Deputy-CEO Jailed For Cooking The Books
Thursday, 15th April 2010
The 37-year-old Deputy Chief Executive Officer (CEO) of JEL Corporation (Holdings) Limited, a public listed company dealing in photographic and IT products, was sentenced to 12 months jail and fined S$100,000 for his creativity. Mr Wee Teck Han has pleaded guilty to conspired with two of his colleagues to falsify (cook) the company's accounts (books) and inflated its profits by more than S$4.2 million.
In 2006, he and the then CEO Eric Tan Boon Yong told Wee to adjust JEL's accounts to show that it had achieved a net profit after tax of S$8 million for the financial year in 2006. Wee then liaised with the company's financial controller, Alex Ng Soon Heng, on how to cook the accounts.
Tan instructed Wee to get Ng to compile a list of transactions to be "revised". Ng then directed various members of JEL’s staff to falsify a number of invoices:
- A JEL tax invoice to Yong Tat was inflated by US$190,062.50;
- A JEL tax invoice to Yong Tat was inflated by US$110,250.00;
- A JEL tax invoice to Yong Tat was inflated by US$110,859.57;
- A fictitious JEL tax invoice to Vietco for S$424,816.27 was created;
- A fictitious JEL tax invoice to Vietco for S$374,353.13 was created;
- A fictitious JEL tax invoice to Vietco for US$1,693,720.15 was created;
- JEL’s General Journal was falsified by voiding a JEL Debit Note to Tan Thinh with a value of US$237,412.12, thereby reducing JEL’s recorded expenses.
The cumulative effect of the seven changes was to inflate JEL’s profits by US$2,244,875.02 plus S$799,169.40 (GJ) was a total of S$4,233,828.18. With that done, Tan then claimed that JEL's profits to meet the targeted S$8 million.

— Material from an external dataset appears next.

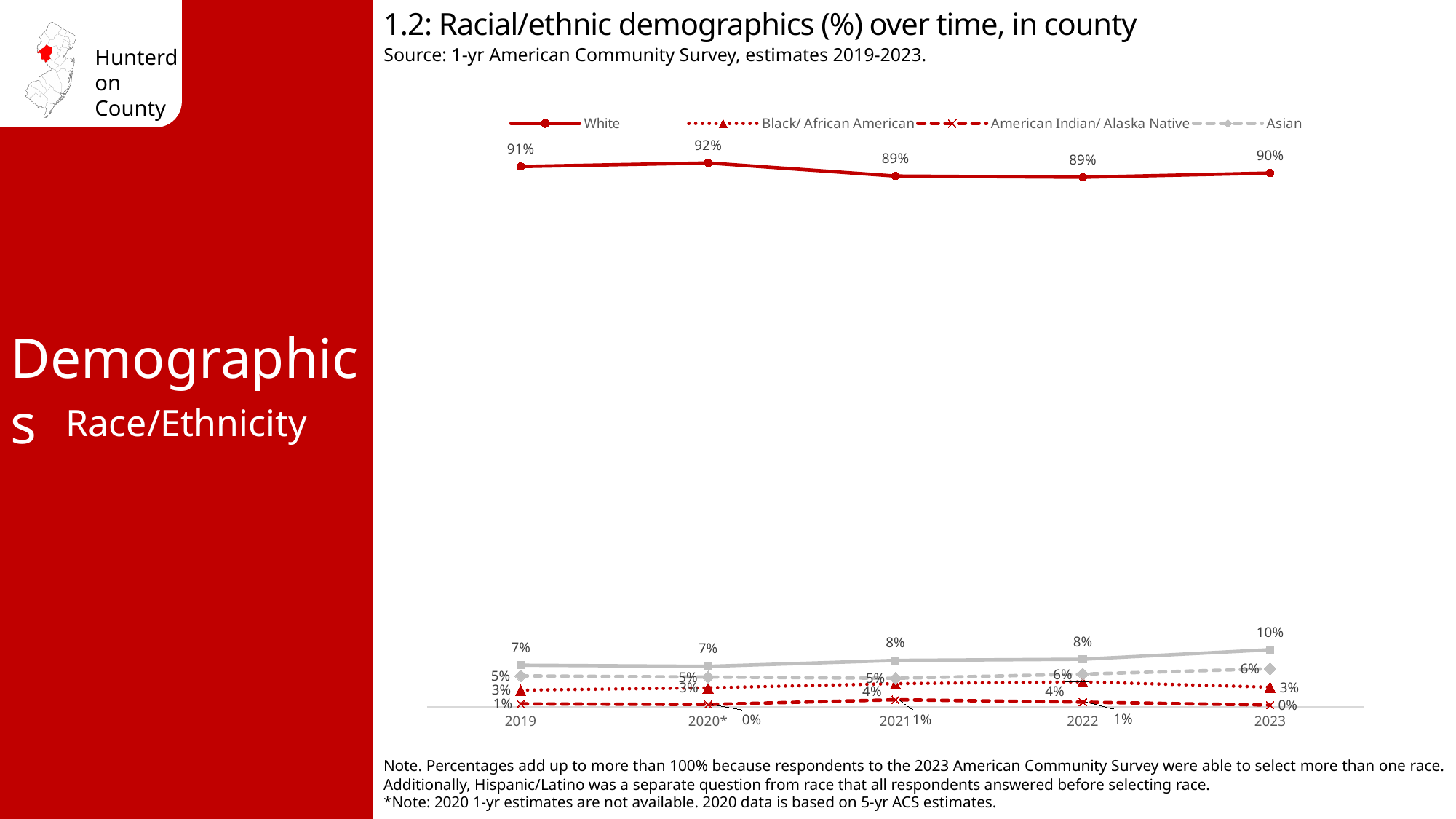
What is the value for White in 2020*? 92% What is the difference between the White value in 2020* and in 2023? 2 percentage points What is the value for White in 2019? 91% What is the value for Asian in 2023? 6% What is the title of the chart? 1.2: Racial/ethnic demographics (%) over time, in county How many years are shown on the x axis? 5 In which year is the White percentage highest? 2020* Which is larger in 2019, the Asian value or the Black/ African American value? Asian Does the Asian percentage rise or fall from 2019 to 2023? Rise What is the value for American Indian/ Alaska Native in 2023? 0% What kind of chart is shown on the slide? Line chart What is the value for Black/ African American in 2021? 4%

They were caught red-handed by Singapore Police Force Commercial Affairs Department (Police Cantonment Complex) and were charged in 2009.
JEL had conducted business with several trading partners, including Hong Kong-incorporated Yong Tat Enterprise and Singapore-incorporated Vietco Pte. Ltd. both of which are directly or indirectly owned by Biomed Holdings. Biomed Holdings a British Virgin Islands-incorporated company was where Eric Leow, the chief operating officer of JEL Corporation (Holdings) Limited, was an ex-director.
Eric Leow Eric Hock Leong, age 53, was fined $150,000 for failing to notify the Singapore Exchange (SGX) of his interests in Biomed Holdings (when JEL went public in 2003, Leow had failed to disclose in the company's prospectus) and intentional failure to disclose interested party transactions.